● **Work instruction**: For each statement, say yes or no to whether it agrees with the polytheonamide B abstract below, and quote the words of the abstract that decide it: 1. Polytheonamide B is a peptide made of 48 residues. 2. The librational motions of backbone amide planes are strongly correlated with those of the neighboring hydrogen-bonded amide planes. 3. Backbone flexibility is concentrated at the two ends of the helix.

● **Selected extract**:
*** Begin section ***
Dynamic structure of the polytheonamide B channel studied by normal mode analysis

Polytheonamide B is a linear 48-residue peptide with alternating D- and L-amino acids. It forms a single beta(6.3)-helix structure and acts as a cation-selective ion channel. We performed normal mode analysis to investigate the dynamical properties of the polytheonamide B channel. We calculated root-mean-square (RMS) displacements of all backbone atoms, RMS fluctuations of the backbone dihedral angles phi and psi, and correlation factors for the C-alpha atom and for dihedral angle fluctuations. The analysis revealed that polytheonamide B has elastic rod properties in very low-frequency modes and that the librational motions of backbone amide planes have the modes with relatively low frequencies, which is relevant to the function of polytheonamide B. The librational motions occur almost independently and are weakly anti-correlated with those of the neighbouring hydrogen-bonded amide planes. Backbone fluctuations show that polytheonamide B is roughly uniformly flexible over the entire helix. We also compared our results with those of gramicidin A, an analogue of polytheonamide B and found some common features in the dynamics of the 'channel wall'. It was suggested that polytheonamide B utilises similar mechanisms to gramicidin A for conducting cations across the membrane.
*** End section ***
● **Information provided**:
*** Begin section ***
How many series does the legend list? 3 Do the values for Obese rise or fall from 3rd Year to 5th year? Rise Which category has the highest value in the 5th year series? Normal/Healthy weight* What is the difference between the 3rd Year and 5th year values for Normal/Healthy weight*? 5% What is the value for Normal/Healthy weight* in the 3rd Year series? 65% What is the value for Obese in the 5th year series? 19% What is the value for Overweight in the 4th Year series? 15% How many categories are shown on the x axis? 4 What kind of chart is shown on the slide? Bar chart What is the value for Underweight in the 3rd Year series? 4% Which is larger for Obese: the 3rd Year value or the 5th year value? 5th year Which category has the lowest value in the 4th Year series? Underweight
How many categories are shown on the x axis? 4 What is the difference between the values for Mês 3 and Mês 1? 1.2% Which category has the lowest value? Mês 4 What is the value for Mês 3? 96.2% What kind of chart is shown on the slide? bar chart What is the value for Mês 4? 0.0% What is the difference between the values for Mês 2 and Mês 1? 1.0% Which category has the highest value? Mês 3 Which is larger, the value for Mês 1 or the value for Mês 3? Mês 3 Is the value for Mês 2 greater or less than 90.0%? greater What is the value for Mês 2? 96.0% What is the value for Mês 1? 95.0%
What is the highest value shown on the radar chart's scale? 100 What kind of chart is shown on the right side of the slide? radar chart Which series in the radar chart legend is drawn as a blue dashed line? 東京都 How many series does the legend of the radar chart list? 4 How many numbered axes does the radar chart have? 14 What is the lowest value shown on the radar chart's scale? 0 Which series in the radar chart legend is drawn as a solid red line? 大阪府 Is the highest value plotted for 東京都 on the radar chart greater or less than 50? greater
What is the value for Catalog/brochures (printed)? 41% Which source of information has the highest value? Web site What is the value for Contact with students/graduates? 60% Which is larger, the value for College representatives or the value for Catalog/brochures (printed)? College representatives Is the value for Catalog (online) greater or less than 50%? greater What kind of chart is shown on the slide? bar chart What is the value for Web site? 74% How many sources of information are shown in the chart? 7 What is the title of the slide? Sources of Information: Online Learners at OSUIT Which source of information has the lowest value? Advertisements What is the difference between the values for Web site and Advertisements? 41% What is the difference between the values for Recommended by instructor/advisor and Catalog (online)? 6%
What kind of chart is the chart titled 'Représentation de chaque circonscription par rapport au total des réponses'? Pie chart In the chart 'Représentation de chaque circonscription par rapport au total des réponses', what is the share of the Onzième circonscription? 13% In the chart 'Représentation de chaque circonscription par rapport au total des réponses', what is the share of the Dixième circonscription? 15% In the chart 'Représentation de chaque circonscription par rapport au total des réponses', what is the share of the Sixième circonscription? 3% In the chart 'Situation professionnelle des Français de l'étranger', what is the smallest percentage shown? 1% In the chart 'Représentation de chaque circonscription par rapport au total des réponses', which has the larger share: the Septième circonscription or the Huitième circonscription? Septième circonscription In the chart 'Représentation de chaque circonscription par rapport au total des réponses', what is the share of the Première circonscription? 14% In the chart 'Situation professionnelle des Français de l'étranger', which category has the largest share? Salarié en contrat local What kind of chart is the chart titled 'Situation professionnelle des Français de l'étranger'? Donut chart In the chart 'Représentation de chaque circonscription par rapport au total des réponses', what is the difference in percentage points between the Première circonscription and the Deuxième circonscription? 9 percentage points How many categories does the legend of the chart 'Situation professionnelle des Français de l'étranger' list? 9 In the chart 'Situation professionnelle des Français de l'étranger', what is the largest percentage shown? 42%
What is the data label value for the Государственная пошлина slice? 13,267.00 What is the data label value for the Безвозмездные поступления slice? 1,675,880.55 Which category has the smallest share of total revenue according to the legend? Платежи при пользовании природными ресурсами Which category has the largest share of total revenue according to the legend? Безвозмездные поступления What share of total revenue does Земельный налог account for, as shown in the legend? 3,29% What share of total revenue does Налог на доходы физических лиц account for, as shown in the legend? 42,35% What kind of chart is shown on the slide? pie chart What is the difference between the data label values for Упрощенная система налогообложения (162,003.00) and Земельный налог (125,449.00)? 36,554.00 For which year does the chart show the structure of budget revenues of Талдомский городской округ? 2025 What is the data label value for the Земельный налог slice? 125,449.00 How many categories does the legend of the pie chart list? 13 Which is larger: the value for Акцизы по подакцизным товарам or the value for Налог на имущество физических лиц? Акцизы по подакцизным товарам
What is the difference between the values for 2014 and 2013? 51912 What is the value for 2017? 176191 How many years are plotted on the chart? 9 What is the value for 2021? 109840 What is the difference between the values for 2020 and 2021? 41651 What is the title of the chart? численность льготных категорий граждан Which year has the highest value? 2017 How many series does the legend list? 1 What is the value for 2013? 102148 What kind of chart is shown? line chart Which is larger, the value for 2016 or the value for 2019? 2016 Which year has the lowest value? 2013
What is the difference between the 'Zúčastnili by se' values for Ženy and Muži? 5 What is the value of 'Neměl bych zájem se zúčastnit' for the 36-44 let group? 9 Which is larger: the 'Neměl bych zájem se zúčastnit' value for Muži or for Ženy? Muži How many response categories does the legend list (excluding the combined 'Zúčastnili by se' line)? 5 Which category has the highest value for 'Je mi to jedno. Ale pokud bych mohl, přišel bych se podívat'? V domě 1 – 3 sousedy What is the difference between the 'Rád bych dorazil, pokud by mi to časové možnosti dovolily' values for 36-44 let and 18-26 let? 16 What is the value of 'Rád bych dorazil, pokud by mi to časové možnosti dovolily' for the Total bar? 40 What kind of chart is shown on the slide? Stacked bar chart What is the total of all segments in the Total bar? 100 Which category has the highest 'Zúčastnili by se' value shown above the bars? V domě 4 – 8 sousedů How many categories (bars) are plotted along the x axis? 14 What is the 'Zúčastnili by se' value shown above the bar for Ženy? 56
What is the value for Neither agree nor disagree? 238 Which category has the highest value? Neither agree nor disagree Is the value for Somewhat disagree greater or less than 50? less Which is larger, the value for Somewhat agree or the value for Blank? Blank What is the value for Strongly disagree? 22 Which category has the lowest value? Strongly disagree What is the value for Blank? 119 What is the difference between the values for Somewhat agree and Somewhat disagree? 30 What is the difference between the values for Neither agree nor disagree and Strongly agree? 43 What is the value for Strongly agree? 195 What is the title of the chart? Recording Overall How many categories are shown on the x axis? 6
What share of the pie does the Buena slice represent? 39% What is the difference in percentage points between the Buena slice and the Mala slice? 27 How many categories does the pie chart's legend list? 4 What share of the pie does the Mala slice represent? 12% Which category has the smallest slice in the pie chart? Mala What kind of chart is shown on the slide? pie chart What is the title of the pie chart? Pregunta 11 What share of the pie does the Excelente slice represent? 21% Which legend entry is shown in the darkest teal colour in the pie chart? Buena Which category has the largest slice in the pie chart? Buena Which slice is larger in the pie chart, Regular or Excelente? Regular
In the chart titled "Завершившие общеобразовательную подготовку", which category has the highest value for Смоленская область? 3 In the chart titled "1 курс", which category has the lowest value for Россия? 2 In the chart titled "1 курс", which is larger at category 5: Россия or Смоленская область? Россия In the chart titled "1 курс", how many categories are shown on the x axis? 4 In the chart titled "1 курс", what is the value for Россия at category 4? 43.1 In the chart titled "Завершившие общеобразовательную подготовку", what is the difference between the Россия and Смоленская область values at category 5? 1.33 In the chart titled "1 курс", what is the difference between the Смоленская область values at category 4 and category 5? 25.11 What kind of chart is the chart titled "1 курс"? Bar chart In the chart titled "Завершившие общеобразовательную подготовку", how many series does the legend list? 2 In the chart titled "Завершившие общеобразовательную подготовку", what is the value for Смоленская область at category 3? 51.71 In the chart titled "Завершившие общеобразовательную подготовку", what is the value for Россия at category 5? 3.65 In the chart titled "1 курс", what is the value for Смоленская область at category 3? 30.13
*** End section ***
● **Exercise response**:
1. Yes: "a linear 48-residue peptide"
2. No: "weakly anti-correlated with those of the neighbouring hydrogen-bonded amide planes"
3. No: "roughly uniformly flexible over the entire helix"